Rencana Lebaran Harris Vriza dan Haviza Devi yang Berbeda Setelah Menikah

Share

BOSSPULSA.COM, Yogyakarta – Momen Lebaran tahun ini menjadi sorotan hangat di kalangan penggemar selebritas tanah air, terutama bagi pasangan yang baru saja mengikat janji suci, Harris Vriza dan Haviza Devi. Untuk pertama kalinya mereka merayakan Hari Raya Idul Fitri sebagai suami istri, dan seperti yang diduga, banyak kebiasaan lama yang harus sedikit beradaptasi. Perubahan ini bukan hanya sekadar formalitas, tetapi sebuah penyesuaian alami yang menyertai babak baru dalam kehidupan mereka.

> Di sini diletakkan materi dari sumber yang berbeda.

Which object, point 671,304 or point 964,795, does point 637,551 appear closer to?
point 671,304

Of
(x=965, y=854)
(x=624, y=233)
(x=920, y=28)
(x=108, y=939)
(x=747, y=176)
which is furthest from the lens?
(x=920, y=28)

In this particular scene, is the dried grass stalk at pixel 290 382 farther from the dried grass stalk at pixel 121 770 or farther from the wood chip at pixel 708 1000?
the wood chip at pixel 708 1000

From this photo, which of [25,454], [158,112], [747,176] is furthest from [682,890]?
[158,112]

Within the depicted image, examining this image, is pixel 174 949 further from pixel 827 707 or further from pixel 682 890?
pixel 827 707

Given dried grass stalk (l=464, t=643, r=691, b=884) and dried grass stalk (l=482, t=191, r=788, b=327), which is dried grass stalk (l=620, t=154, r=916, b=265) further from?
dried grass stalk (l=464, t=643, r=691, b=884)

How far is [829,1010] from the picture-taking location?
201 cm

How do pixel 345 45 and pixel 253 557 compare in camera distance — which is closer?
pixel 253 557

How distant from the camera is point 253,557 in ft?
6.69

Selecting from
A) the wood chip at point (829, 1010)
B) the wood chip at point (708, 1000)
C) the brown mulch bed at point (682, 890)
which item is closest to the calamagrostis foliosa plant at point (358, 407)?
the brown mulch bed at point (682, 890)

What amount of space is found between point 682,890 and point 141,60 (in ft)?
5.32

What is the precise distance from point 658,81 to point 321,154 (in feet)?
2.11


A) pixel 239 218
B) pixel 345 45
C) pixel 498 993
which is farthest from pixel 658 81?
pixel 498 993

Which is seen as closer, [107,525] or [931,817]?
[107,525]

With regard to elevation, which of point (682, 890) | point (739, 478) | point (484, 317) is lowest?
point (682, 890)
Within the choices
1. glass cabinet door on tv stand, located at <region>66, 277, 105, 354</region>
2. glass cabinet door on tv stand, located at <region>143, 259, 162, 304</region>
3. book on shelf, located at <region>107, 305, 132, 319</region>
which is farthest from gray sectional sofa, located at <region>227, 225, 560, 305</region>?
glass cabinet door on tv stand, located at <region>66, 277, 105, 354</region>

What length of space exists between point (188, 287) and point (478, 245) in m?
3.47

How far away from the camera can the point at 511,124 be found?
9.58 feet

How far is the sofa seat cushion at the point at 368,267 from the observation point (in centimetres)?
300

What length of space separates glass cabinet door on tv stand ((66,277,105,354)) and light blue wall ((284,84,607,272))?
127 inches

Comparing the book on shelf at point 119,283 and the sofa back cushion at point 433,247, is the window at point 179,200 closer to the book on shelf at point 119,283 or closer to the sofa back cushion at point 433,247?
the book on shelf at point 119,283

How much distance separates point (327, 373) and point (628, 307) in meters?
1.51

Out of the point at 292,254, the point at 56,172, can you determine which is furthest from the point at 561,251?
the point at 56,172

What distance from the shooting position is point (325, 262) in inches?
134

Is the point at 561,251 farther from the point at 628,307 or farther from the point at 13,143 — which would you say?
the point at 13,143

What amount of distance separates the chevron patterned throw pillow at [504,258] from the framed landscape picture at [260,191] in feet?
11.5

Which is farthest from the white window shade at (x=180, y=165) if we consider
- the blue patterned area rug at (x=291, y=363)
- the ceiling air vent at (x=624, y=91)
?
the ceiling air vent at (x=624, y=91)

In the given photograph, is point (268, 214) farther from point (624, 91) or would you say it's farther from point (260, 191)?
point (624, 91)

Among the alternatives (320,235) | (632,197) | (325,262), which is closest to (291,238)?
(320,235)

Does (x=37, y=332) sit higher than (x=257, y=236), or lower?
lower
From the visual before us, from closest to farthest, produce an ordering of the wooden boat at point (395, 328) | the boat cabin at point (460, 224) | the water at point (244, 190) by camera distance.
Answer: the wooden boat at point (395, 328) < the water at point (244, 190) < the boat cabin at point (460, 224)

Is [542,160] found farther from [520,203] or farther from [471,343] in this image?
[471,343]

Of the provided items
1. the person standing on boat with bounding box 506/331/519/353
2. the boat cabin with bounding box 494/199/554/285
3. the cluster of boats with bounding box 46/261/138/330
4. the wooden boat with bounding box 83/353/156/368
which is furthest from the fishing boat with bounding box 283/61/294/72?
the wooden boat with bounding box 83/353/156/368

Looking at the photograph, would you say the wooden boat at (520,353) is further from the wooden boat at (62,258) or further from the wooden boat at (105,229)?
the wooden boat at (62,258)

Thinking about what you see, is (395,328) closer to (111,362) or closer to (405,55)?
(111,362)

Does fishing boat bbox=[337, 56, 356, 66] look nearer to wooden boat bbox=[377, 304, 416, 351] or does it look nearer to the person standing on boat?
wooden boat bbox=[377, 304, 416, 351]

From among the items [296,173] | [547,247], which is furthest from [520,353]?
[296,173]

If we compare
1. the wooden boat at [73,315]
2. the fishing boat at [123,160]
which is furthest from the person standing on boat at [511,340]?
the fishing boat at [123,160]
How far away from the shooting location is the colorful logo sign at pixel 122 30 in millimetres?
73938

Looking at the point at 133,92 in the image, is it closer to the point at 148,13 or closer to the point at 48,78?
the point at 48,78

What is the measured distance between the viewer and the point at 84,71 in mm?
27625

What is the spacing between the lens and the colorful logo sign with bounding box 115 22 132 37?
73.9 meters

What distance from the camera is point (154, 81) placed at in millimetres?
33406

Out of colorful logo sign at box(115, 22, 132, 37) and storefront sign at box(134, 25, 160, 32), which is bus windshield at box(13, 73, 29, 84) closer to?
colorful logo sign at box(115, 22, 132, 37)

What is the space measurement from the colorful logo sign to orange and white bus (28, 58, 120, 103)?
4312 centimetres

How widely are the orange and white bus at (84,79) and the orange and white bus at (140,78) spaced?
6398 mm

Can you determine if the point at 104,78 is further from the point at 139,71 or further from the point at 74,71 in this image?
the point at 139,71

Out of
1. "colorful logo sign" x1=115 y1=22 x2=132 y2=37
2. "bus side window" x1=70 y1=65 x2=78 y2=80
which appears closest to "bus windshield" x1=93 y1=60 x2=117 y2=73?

Dalam sebuah kesempatan saat ditemui di kawasan Gandaria, Jakarta Selatan, Harris Vriza secara terbuka membagikan cerita mengenai rencana Lebaran mereka. Tradisi mudik ke kampung halaman telah menjadi bagian tak terpisahkan dari perayaan Lebaran bagi Harris selama bertahun-tahun. Hal serupa juga berlaku bagi Haviza Devi, yang selalu antusias untuk kembali ke pangkuan keluarga di Medan. Namun, tahun ini, dinamika keluarga baru mereka membawa sebuah perubahan signifikan yang membuat momen silaturahmi terasa berbeda.

"Tahun pertama jadi suami istri ya guys, jadi tahun ini kita gak mudik. Kalau biasanya Lebaran aku ke Medan terus dia (Harris) ke Aceh. Tapi, karena sudah menikah tahun ini ikut suami gak mudik, jadi aku ikut gak mudik, gitu," ujar Haviza dengan nada ceria, menjelaskan bagaimana keputusan untuk tidak mudik diambil demi kebersamaan sebagai pasangan baru. Suaranya memancarkan semangat menyambut tradisi baru yang akan mereka ciptakan bersama.

Harris Vriza, yang berdiri di samping sang istri, tersenyum penuh arti, membenarkan ucapan Haviza. Senyumnya menggambarkan kebahagiaan dan rasa syukur atas perjalanan hidup yang mereka lalui. "Iya karena, baru menikah tahun ini (kebiasaan baru) jadi Lebaran di Jakarta aja ya tahun ini," sambungnya, menegaskan komitmen mereka untuk merayakan momen spesial ini di ibu kota. Keputusan ini, meskipun mungkin terasa berat bagi sebagian orang yang terbiasa dengan tradisi mudik, justru menjadi simbol kedewasaan dan prioritas baru mereka sebagai pasangan. Mereka memilih untuk membangun memori Lebaran pertama mereka bersama di lingkungan baru, sebagai fondasi bagi kebiasaan-kebiasaan selanjutnya yang akan mereka bangun.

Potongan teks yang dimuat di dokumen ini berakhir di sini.